USS Nautilus was a 76-foot schooner launched in 1838 for hydrographic surveying of the coast of the United States. She was commissioned into the United States Navy in 1847 for service in the Mexican–American War.

Service history

Coast and Geodetic Survey 
The second Nautilus, the first ship designed for the Coast and Geodetic Survey, was completed in 1838. Until the spring of 1844 she carried out surveys for the Commerce Department in the Gulf of Mexico and along the Atlantic Coast, operating under Mr. F. R. Hossler (1838–1843) and Dr. A. D. Bache (1843–1844). In April 1844, although still a Coast and Geodetic Survey ship, she was put under the command of Lt. G. M. Bache, USN, to undertake surveys for the Navy.

Mexican–American War
Three years later, in 1847, she was taken over by the Navy for temporary duties during the Mexican–American War, as light draft vessels were needed for operations off the Gulf coast.
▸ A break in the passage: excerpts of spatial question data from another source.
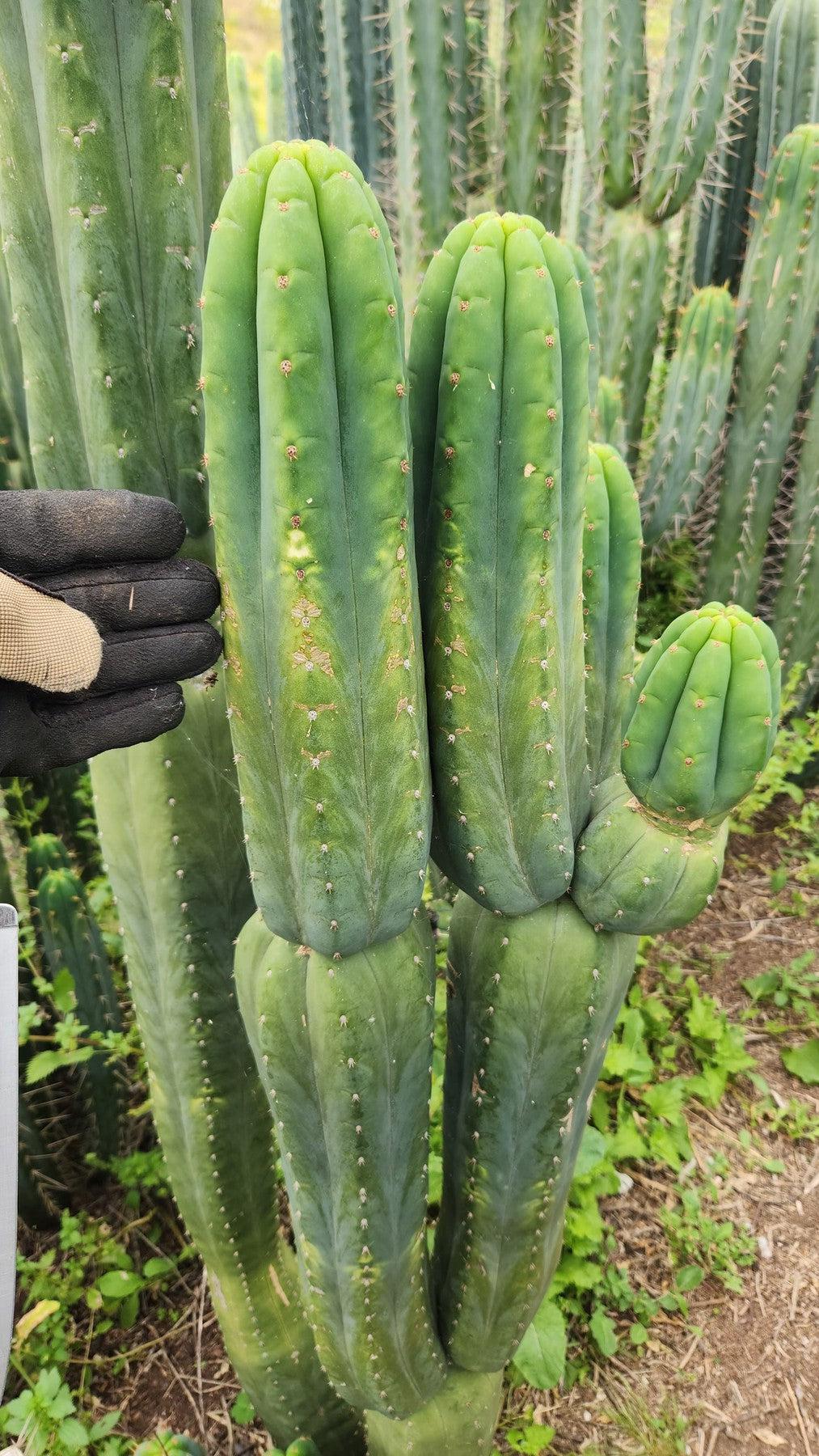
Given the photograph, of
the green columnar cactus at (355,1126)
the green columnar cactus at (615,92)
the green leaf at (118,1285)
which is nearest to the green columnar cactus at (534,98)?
the green columnar cactus at (615,92)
Such vessels, with their ability to ride over the sandbars frequently found at the entrances to harbors on that coast, and to patrol between those harbors close to shore, facilitated combined operations and the Navy's important duty of providing General Taylor with a secure line of communications in the Gulf.

Nautilus was returned to the Coast and Geodetic Survey in July 1848 and performed survey duties for that agency until 1859.